YES I WANT TO TALK ABOUT CITIZENSHIP AND BLOOD RIGHTS AND WHAT THAT SAYS ABOUT ATTITUDES TOWARDS EXTRAMARITAL AFFAIRS AND BY EXTENSION FEMALE SEXUALITY DO IT DO THE THIIIIING

latining:

OKAY! I do NOT have access to JSTOR or any of my textbooks/notes since I moved, so this is all from memory. Classics side of Tumblr, spank me with sources.

So the thing about citizenship is that it’s important for a whole host of reasons. You need to know who to tax, who to back politically and financially, and whether or not that smashed cart is an international incident. (Well, international as far as city-states go. ANYWAY.) As such, the leaders of city-states had a vested interest in knowing who was a citizen.

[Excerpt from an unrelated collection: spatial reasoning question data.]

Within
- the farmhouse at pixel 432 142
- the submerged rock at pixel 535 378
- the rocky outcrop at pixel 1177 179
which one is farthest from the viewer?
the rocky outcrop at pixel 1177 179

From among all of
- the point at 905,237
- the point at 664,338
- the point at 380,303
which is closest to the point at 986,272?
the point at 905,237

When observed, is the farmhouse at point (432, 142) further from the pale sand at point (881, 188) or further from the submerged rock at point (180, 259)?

The Speech Against Neaira (Wikipedia, Greek text, English text) is a speech from the Athenian courts that claims Neaira was a Corinthian courtesan who married an Athenian and proceeded to pass her children off as full Athenian citizens. Under Athenian law, citizenship only counted if both parents were Athenian citizens. Neaira’s past jeopardises not just herself, but her entire family. Let us also consider The Murder of Eratosthenes (Wikipedia, Greek text, English text), a murder trial which hinges on the Athenian distinction between (and attitudes towards) seduction and rape. To summarise Athenian attitudes, rape is crime of passion against one’s property, whereas seduction is the systemic corruption of the family unit and by extension the city-state itself. Yikes.

Given this context, it is easy to understand the excessive misogynistic suppression of Athenian women. But what about the other city-states?

Thebes, Corinth, and Argos had much more reasonable citizenship requirements, usually requiring one parent to be a citizen. This makes sense, as it was common for men to purchase their favourite courtesan and either marry them or integrate them into their households. For heterosexual unions, it’s natural to want any offspring to have the benefits of citizenship and inheritance, so as long as one parent is a citizen, the child is granted citizenship. (Citizenship laws varied; sometimes marriage conveyed citizenship to the wife (or not), some local cultures required a physical inspection, etc.)

Basically, outside of Athens, infidelity was regarded as a personal affront instead of a political threat. Culturally diverse attitudes to sex work, religion, parenthood, and the gender divide mean that Athenian writing cannot and should not be used to generalise for all of Greece. I don’t have any sources offhand, but lots of Greeks thought it was pretty fucked up the Athenians married twelve year old girls.

Finally, most of what we know of other city-states comes from Athenians writing about those stupid backwoods people with their dumb loose morals and stupid buttfaces. I cannot for the life of me understand why serious academics take it as gospel.